Other near-term weapons/payload improvements promise significant combat capability enhancements. The Advanced Seal Delivery System (ASDS) incorporates a dry environment allowing long-range (125 NM) covert insertion of Special Forces from submarines. The first ASDS was delivered in FY00. Development of Tactical Tomahawk will allow for Battle Damage Assessment, in-flight loitering, and retargeting while cutting missile costs by 50 percent. MK-48 torpedo development is focused on making the torpedo acoustically stealthier with much improved performance in the difficult littoral acoustic environment. Finally, the Improved Submarine Launched Mobile Mine (ISLMM) is a long-range offensive mining capability that employs a modified MK-48, capable of maneuvering (with waypoint insertion) for optimum placement, to deliver two warheads/mines.

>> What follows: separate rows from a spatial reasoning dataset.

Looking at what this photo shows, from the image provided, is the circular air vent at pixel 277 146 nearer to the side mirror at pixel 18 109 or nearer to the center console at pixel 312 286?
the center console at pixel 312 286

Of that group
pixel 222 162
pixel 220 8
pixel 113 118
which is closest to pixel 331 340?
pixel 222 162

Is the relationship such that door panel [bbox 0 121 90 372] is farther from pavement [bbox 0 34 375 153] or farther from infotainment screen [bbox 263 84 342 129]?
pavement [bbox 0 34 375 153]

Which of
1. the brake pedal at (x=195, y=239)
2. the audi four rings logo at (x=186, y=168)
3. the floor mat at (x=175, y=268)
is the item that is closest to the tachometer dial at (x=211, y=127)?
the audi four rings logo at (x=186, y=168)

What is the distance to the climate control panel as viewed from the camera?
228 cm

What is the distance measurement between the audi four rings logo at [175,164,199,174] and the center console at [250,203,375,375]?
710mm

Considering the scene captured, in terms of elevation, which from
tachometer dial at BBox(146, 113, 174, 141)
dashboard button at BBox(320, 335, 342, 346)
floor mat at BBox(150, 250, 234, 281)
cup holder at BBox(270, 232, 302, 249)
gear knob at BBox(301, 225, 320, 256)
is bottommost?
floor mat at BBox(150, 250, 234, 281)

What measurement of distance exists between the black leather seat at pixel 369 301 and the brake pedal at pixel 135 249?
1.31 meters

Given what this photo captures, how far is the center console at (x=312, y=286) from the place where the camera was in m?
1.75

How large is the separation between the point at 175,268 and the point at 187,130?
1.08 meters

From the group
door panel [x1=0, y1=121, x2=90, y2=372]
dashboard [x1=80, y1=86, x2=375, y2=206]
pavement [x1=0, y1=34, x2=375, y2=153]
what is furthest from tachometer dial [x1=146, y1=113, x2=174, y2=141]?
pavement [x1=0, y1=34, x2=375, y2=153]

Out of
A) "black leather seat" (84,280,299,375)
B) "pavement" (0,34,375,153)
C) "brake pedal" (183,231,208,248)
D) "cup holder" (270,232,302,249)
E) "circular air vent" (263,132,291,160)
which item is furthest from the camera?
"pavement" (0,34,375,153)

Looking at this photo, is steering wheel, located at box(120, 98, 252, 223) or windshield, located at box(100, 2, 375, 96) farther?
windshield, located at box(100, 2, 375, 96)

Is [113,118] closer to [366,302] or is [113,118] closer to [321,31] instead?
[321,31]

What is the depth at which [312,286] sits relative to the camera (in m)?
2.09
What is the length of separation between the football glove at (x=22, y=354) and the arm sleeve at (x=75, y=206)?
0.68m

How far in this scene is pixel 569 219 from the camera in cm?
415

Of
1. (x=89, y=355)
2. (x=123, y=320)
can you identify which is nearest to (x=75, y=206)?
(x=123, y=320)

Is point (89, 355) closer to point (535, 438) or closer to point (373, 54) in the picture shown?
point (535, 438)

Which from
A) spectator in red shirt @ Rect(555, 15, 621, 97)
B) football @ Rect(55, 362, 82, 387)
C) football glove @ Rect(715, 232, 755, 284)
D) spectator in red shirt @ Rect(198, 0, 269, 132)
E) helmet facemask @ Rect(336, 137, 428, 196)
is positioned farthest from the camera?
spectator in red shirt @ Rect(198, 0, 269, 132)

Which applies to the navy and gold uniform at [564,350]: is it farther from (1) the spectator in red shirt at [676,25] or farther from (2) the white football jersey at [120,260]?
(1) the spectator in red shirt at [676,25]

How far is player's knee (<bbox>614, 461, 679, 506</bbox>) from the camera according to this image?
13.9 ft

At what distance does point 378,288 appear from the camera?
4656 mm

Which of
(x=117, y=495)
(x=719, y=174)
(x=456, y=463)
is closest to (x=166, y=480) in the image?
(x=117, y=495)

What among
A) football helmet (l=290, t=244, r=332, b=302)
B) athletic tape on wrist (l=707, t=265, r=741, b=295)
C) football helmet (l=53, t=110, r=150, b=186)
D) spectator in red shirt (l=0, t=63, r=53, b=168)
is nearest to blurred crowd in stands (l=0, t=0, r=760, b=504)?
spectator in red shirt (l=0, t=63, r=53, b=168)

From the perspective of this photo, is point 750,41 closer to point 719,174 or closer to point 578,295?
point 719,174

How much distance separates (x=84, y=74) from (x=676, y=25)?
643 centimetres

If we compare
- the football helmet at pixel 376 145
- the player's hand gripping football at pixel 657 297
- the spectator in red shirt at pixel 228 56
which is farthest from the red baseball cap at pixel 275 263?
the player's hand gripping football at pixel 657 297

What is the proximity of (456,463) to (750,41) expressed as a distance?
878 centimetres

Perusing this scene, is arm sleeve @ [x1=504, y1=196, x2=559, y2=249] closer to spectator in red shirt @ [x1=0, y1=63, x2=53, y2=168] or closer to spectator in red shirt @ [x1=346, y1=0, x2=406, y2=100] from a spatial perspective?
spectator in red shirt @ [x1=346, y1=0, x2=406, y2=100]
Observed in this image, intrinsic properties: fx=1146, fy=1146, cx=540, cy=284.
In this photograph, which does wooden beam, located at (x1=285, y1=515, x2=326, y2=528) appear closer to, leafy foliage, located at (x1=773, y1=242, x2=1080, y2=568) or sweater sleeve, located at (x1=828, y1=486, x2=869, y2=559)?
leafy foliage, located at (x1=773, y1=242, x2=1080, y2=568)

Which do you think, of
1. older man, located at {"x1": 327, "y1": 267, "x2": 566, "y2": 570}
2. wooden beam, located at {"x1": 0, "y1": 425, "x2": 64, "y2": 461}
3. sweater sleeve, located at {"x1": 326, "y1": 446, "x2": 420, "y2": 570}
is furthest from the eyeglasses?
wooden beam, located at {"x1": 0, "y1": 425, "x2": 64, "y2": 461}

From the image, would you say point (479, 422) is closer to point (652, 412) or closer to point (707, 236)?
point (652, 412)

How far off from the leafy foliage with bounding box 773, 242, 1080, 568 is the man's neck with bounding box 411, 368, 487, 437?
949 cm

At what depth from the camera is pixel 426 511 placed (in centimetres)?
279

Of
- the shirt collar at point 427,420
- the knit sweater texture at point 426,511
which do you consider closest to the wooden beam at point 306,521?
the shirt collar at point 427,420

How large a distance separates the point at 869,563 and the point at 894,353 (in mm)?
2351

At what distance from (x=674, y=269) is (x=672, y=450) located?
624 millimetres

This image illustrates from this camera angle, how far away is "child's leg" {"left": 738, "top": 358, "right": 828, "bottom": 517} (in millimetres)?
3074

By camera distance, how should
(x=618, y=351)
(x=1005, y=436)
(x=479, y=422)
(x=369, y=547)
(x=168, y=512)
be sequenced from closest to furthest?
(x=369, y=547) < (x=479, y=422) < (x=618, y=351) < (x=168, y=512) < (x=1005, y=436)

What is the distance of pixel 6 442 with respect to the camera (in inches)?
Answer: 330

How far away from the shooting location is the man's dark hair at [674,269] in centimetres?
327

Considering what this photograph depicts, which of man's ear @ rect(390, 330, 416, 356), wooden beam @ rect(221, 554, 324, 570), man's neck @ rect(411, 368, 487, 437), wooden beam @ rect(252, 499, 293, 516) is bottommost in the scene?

The Navy conducts Large Scale Vehicle Modeling at Lake Pend Oreille, Idaho. The innovative use of submarine models (approximately 1/4 scale) allows for substantial improvements in submarine hydrodynamic performance. LSV-2, delivered in FY00, will also be used to test alternate sail sizes and placement. Because the new photonics mast removes the need to place the sail over the control room, sail design can be modified both for improved hydrodynamic performance and, potentially, for carrying large future payloads outside the hull. The LSV program is one of several key projects that provide substantial opportunities for long-term technological and payload enhancements. The implementation of new systems and payloads (including future weapons) would be further facilitated by SSGN because of its large payload capacity and extremely large "ocean-interface" through each of its 24 missiles tubes. The VIRGINIA Class submarine's modular design and construction is ideally suited to the implementation of new systems and payloads as they become available to the fleet.

As noted, historical submarine design and construction provided limited volume for large payloads. The 1998 Defense Science Board "Submarine of the Future" studied this problem and recommended that future submarine designs focus on improving submarine payload as well as sensors. As a result, the Navy and the Defense Advanced Research Projects Agency (DARPA) have a Memorandum of Agreement to study advanced payloads and sensors systems in preparation for a long-term development effort. Based on the reports and recommendations following the initial concept development phase, the two contractor teams are now pursuing many promising concepts−including adjunct vehicles and offboard sensors−for further development.

Future Capabilities: Electric Ship

Stealth is the sine qua non requirement for submarines. The Navy and industry have concluded that electric drive will be a necessary, but not sufficient, condition for retaining stealth margins (i.e., standoff and counterdetection) into the far future. This assumes our potential adversaries will possess sensor and processor technology in the 2015 timeframe, which is similar to that which we are developing now. Furthermore, electric drive provides the opportunity to use all (rather than only about 15 percent) of the useful reactor power for a wide range of high power, high energy, and high endurance payloads, which the future will bring. Today, some 85 percent of the design reactor power can only be used for propulsion. Other benefits include the flexibility that electric drive brings to naval architecture (eliminate the tyranny of the shaft through use of external motors), on-the-fly reapportionment of power to deal with casualties, battle damage, or countermeasures (for high-speed incoming weapons), and growth potential in related technologies. It is important to develop the long lead supporting technologies today so that they will be available when required. We expect to incorporate electric drive into the VIRGINIA Class submarine starting with the ships to be authorized in the 2010 timeframe.

1. Submarines fired 25% of all Tomahawks launched by NATO at Serbian targets during Operation Allied Force.